The requirements described above were formalised into the following list.

Use one or more of the building blocks of AI-powered search (aggregated behaviour, recommendations, semantic search, and clustering and classification techniques (Wildgaard et al., 2020, p. 1).

Be designed to support academic literature search.

Be designed to support discovery of related literature/concepts.

Be available for testing over a 2–3 year period.

Be suitable for application in full text resources databases of references and abstracts in the health science disciplines.

Have clear policies and permissions regarding data collection behaviours and privacy practices.

Support the responsible conduct of research, such as providing functionalities supporting methodological, transparency, reproducibility and good citation practice including documentation of the applied search and ranking/clustering algorithms (Wildgaard et al., 2020, p. 3).

The search for AI-powered search products was undertaken between May 2020 and October 2020. Software was found by searching the internet and through contact with other libraries that were either in the process of investigating or had investigated the use of AI-search tools. Further, a request for information about other AI-search products not identified in our search was posted on the mailing list “Expert Searching” in September 2020. The search was completed on October 1st, 2020.

==============================

▶ **REQUIRED WORK**:
1/ In the text on AI search requirements, on what date was the search completed?
2/ Rewrite the part of the text on AI search requirements between "The requirements described" and "and privacy practices.", inclusive, replacing "academic" with "scholarly".

▶ **DATA**:

==============================

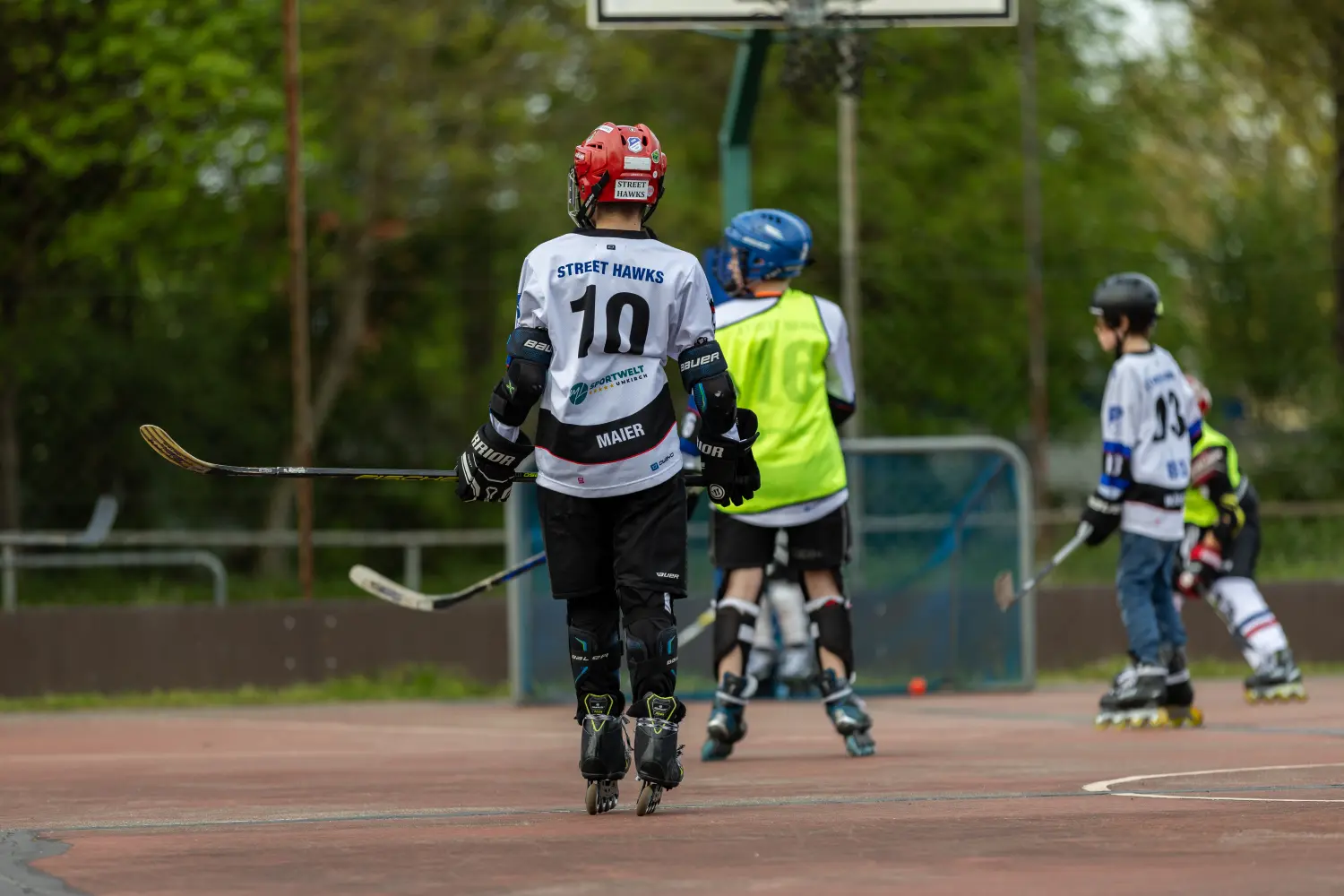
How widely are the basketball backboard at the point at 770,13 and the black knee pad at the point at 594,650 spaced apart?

==============================

▶ **ANSWERS BY TASK**:
1/ October 1st, 2020.

2/
The requirements described above were formalised into the following list.

Use one or more of the building blocks of AI-powered search (aggregated behaviour, recommendations, semantic search, and clustering and classification techniques (Wildgaard et al., 2020, p. 1).

Be designed to support scholarly literature search.

Be designed to support discovery of related literature/concepts.

Be available for testing over a 2–3 year period.

Be suitable for application in full text resources databases of references and abstracts in the health science disciplines.

Have clear policies and permissions regarding data collection behaviours and privacy practices.